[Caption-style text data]
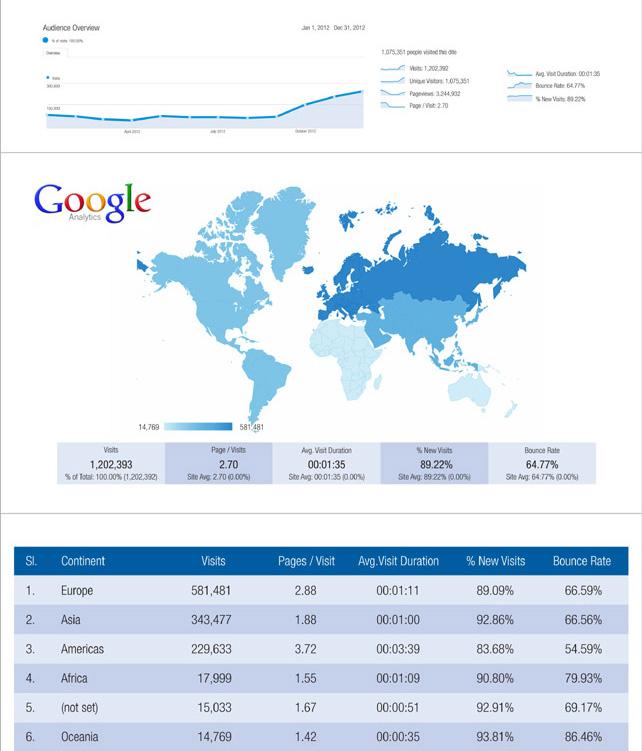 GBAF readership google analytics report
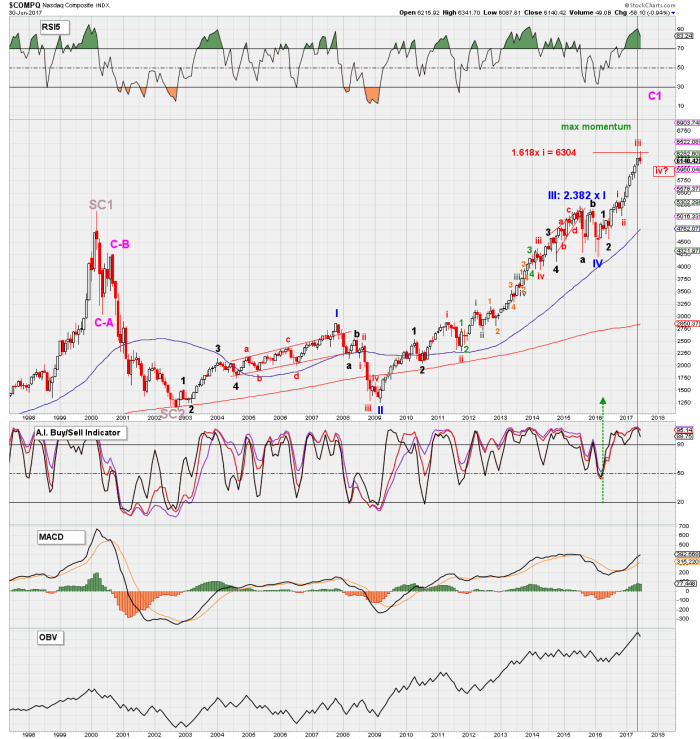 COMPQ monthly TI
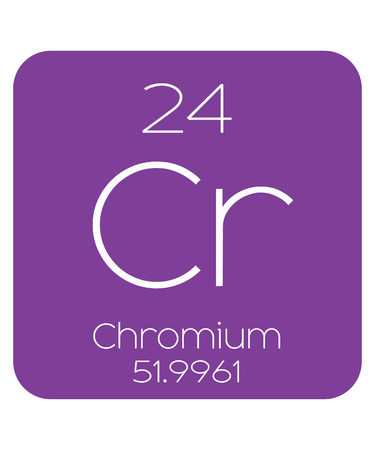 periodic table of the elements: The Periodic Table of the Elements Chromium
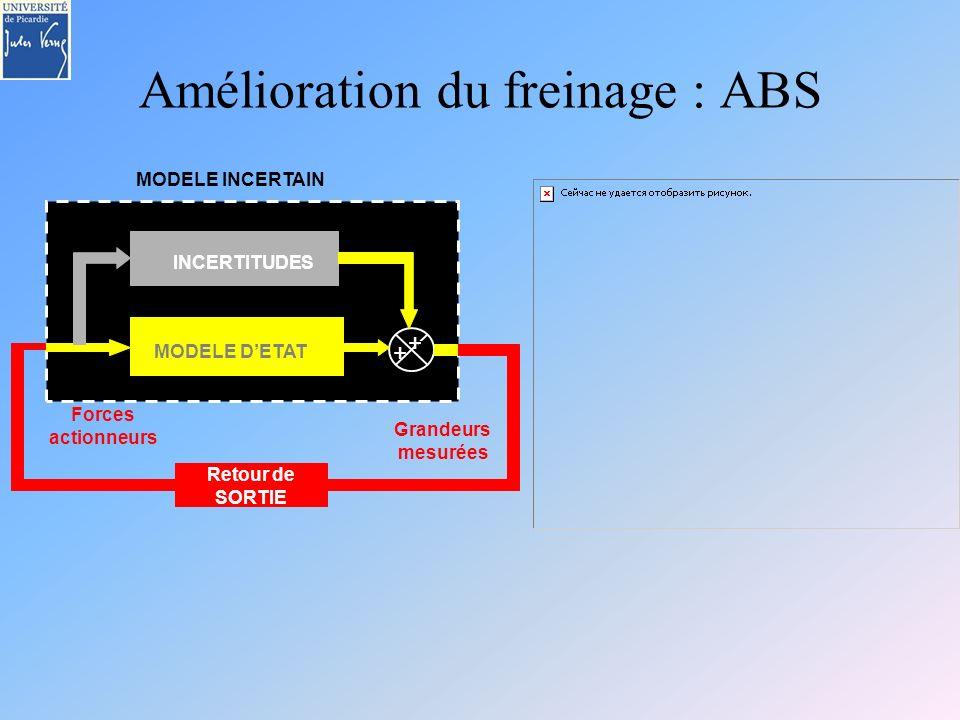 Amélioration du freinage : ABS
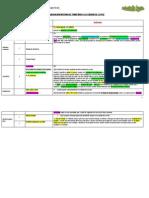 Modelo categorizacion.docx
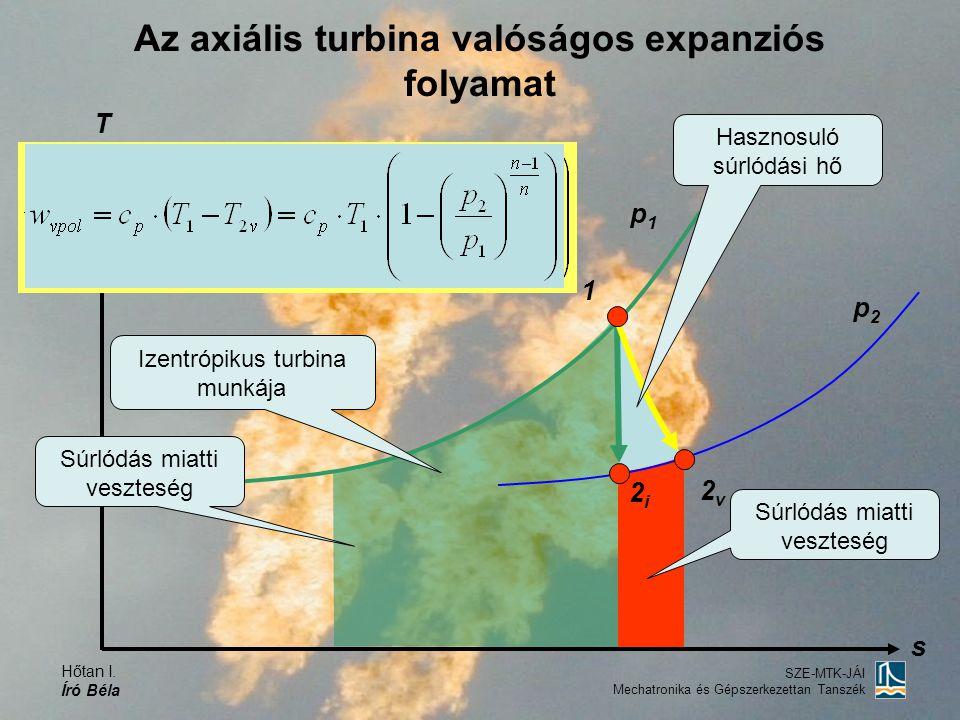 Hőtan I. Író Béla SZE-MTK-JÁI Mechatronika és Gépszerkezettan Tanszék p2p2 p1p1 1 2i2i 2v2v s T Az axiális turbina valóságos expanziós folyamat Izentr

# Task goal
Keeping the pictures out, print the entries above exactly as written.

# Solution for this problem
 GBAF readership google analytics report
 COMPQ monthly TI
 periodic table of the elements: The Periodic Table of the Elements Chromium
 Amélioration du freinage : ABS
 Modelo categorizacion.docx
 Hőtan I. Író Béla SZE-MTK-JÁI Mechatronika és Gépszerkezettan Tanszék p2p2 p1p1 1 2i2i 2v2v s T Az axiális turbina valóságos expanziós folyamat Izentr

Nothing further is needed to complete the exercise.